An Army of Lions is also about the people who fought and continued to fight when their position in American society became increasingly tenuous and victory was not foreseeable. This pioneering group was comprised of individuals who understood, as scholar activist William S. Scarborough argued in 1889, that Southern outrages and Northern proscription make inactivity on our part almost a crime. Rather than succumbing to these rising injustices, black activists during the late nineteenth century organized as a means of self-protection. All the individuals and organizations in this study upheld the validity of the Reconstruction-era civil rights amendments as these amendments were being stripped from federal and state constitutions, and as racial discrimination, disfranchisement, and mob violence curtailed and limited modes of political redress and protest. These individuals used propaganda, moral suasion, boycotts, lobbying, and electoral office as well as the call for self-defense to end disfranchisement and contest racial violence. But while they wielded a wide range of weapons, the courts were key in their pursuit of justice. In the process, the Afro-American League, as well as the organizations that formed in its wake, created the legal strategy that became the foundation of the NAACPs struggle for civil rights in the twentieth century.
An Army of Lions also reveals the shifting views, changing allegiances, and competition for support and resources among leading African American intellectuals and activists as Jim Crow dawned and developed. In this era, I argue the vitality of the protest tradition in African American social and political thought did not disappear or diminish. Rather, the philosophies of legal redress, racial solidarity, self-help, economic development, educational reform, and emigration were all vibrant and intermingled. This is particularly demonstrated in the study of the Afro-American League and the Afro-American Council, both of which were active for nearly two decades during the nadir, and which at various times counted nearly every leading African American within their ranks as they debated the racial climate of the nation and tried to formulate a program for racial advancement within their comprehensive platform.

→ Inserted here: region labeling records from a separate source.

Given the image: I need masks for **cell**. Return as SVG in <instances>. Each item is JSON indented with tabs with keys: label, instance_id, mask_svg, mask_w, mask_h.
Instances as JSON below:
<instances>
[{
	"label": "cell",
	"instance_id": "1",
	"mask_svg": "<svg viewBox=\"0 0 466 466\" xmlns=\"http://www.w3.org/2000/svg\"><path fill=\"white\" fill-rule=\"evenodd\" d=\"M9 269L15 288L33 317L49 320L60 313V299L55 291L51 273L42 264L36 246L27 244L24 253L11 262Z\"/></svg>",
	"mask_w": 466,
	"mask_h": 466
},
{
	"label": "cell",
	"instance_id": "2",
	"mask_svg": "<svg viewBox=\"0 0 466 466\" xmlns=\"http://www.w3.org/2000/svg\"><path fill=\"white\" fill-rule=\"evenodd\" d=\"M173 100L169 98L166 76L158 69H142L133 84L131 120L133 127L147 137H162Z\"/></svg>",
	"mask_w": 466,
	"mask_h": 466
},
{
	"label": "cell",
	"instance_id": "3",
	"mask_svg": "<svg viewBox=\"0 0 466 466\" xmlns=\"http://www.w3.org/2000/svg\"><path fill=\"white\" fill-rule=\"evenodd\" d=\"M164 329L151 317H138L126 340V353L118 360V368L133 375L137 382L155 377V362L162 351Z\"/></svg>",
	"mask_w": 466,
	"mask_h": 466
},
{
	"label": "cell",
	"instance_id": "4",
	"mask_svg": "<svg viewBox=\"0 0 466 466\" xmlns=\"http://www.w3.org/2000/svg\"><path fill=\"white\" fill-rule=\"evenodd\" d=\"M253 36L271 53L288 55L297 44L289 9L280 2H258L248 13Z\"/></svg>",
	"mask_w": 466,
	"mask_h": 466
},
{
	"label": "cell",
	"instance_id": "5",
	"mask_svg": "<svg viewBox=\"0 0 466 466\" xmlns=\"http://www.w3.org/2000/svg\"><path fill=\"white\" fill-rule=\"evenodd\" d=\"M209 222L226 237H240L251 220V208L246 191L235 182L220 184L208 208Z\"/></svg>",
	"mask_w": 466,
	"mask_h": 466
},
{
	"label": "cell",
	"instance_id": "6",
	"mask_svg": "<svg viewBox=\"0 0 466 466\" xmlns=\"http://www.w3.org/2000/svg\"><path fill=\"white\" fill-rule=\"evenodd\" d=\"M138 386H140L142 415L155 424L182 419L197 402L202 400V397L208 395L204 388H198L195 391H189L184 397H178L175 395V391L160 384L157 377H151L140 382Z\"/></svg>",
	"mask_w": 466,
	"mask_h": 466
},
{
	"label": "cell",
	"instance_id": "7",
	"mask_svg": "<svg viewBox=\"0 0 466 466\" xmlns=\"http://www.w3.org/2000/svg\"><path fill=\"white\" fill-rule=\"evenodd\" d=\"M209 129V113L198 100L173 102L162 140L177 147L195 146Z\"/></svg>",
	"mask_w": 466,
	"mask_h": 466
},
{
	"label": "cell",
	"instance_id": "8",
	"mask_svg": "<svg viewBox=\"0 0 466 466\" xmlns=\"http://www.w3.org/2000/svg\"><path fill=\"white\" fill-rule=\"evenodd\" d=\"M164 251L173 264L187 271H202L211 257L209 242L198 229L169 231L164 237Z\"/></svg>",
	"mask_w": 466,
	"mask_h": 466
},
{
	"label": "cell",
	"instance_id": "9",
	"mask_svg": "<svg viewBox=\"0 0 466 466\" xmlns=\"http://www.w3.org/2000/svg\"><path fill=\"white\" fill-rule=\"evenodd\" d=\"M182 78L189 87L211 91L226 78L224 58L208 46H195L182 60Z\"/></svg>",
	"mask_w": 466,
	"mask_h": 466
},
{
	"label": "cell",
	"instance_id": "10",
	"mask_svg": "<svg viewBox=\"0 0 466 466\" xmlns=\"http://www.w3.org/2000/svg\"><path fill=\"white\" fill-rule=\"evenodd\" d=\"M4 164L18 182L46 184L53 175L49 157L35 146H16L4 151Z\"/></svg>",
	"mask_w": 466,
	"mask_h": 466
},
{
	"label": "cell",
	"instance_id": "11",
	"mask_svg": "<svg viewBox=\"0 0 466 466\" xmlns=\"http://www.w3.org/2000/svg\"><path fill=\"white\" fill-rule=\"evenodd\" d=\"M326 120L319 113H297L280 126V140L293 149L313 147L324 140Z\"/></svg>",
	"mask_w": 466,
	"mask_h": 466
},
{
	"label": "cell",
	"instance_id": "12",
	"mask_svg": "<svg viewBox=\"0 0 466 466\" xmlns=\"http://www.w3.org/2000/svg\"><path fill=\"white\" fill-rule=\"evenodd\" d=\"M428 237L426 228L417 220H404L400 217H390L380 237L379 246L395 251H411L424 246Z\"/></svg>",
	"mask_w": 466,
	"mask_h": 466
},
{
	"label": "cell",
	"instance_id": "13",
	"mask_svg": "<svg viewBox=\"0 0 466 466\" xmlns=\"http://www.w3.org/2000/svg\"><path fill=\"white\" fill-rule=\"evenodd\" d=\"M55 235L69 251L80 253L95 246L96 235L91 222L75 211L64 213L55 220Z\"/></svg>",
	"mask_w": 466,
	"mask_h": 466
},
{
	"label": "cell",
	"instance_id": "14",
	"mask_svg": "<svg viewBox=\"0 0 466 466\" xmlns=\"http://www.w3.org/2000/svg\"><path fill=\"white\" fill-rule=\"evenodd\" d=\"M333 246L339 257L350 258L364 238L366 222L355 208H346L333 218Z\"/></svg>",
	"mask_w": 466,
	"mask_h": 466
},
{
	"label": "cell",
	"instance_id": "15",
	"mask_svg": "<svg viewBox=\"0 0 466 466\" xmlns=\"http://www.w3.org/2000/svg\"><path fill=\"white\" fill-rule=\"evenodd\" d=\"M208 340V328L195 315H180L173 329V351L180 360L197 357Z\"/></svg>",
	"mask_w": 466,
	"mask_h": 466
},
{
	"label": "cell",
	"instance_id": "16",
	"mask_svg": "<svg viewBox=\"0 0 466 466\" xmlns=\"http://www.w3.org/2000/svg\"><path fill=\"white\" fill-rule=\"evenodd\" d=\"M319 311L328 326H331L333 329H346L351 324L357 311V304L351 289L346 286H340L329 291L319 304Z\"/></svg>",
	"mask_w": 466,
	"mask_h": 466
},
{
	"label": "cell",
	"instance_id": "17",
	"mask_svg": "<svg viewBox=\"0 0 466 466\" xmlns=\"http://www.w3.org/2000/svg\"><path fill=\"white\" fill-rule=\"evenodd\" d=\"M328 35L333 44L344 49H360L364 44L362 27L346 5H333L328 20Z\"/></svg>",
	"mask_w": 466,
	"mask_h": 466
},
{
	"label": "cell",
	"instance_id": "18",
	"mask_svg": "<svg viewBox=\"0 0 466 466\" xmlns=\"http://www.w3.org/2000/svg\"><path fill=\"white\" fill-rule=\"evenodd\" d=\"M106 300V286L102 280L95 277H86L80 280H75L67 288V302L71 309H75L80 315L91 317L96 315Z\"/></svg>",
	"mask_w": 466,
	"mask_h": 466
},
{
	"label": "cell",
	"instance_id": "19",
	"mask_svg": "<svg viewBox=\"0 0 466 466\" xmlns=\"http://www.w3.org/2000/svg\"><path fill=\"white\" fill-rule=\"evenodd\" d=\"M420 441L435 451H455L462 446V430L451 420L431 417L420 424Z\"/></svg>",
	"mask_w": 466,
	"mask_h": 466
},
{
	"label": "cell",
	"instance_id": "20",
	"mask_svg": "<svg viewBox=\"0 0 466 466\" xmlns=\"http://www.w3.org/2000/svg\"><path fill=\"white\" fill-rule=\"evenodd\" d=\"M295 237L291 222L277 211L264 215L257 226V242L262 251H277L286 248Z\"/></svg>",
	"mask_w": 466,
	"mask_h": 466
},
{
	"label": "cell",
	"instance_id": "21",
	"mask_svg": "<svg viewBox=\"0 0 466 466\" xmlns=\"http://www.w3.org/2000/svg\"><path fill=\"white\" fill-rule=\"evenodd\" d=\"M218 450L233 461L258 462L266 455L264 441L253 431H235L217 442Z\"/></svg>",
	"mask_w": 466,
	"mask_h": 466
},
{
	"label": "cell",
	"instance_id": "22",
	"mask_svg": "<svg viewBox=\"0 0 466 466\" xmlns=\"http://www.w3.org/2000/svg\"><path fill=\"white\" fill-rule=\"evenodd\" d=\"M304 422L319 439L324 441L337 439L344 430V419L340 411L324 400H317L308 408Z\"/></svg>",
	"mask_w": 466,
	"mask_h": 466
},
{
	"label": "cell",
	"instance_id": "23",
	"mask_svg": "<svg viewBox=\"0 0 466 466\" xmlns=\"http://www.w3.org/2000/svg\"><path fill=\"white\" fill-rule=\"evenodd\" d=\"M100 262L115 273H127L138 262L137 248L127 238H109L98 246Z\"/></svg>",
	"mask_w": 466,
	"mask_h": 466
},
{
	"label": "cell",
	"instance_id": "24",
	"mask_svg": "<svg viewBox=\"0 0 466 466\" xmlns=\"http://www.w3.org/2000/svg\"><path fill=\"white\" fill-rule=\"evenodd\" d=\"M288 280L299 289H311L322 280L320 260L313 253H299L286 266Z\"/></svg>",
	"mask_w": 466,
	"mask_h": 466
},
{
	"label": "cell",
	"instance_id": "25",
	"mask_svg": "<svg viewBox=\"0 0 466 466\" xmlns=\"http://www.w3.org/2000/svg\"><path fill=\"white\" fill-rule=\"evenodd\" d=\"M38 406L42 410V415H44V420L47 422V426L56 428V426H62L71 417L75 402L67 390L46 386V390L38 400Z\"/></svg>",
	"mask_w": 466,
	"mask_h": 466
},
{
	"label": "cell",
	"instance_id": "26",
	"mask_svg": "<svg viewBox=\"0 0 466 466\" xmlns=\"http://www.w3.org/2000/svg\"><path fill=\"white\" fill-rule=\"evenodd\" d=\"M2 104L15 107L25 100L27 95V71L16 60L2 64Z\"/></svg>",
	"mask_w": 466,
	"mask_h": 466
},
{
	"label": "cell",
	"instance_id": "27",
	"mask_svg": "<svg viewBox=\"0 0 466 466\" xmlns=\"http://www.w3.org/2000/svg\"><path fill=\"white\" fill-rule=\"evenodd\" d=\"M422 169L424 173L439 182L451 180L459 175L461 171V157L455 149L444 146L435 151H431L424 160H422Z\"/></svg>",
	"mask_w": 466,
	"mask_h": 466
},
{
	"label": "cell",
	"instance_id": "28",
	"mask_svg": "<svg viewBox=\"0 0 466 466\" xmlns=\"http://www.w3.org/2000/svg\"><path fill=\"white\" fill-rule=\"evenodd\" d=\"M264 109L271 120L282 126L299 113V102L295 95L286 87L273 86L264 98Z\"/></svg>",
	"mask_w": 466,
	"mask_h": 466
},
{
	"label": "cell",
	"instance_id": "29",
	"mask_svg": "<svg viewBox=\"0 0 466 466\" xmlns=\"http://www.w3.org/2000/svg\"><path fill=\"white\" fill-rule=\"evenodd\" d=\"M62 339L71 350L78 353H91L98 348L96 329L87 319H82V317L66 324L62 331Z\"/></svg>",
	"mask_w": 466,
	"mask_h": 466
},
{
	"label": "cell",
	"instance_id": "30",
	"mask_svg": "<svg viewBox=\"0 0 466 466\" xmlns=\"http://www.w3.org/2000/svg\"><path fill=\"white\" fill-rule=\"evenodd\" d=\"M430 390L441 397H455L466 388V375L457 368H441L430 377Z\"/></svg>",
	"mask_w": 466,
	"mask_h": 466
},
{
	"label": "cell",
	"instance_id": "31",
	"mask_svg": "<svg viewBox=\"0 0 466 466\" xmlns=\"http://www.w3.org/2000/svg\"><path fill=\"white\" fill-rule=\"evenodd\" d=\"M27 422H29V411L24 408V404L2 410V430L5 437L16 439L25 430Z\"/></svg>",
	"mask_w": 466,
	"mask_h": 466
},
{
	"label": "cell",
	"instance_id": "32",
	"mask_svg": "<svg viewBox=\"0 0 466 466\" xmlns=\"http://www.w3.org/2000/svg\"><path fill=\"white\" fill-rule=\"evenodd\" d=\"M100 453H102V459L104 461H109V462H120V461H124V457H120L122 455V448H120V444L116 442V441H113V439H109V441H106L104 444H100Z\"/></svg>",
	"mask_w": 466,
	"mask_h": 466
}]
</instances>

When asked about civil rights organizations, most Americans immediately think of the NAACP. Scholars might begin with the Niagara Movement, led by W. E. B. Du Bois, William Monroe Trotter, and Frederick McGhee, to identify important precursors, but few mention prior organizations, and if they do, they largely tend to dismiss these groups as relatively insignificant paper organizations that rarely put their politics into action. One reason for this is that Du Bois has mistakenly become central to our understanding of this period of African American history. His leadership role in the Niagara Movement, for example, has obscured how others have perceived and studied the era. As a result, scholars have often agreed with Du Boiss and historian Herbert Apthekers assertion that only the Niagara Movement influenced the founding of the NAACP.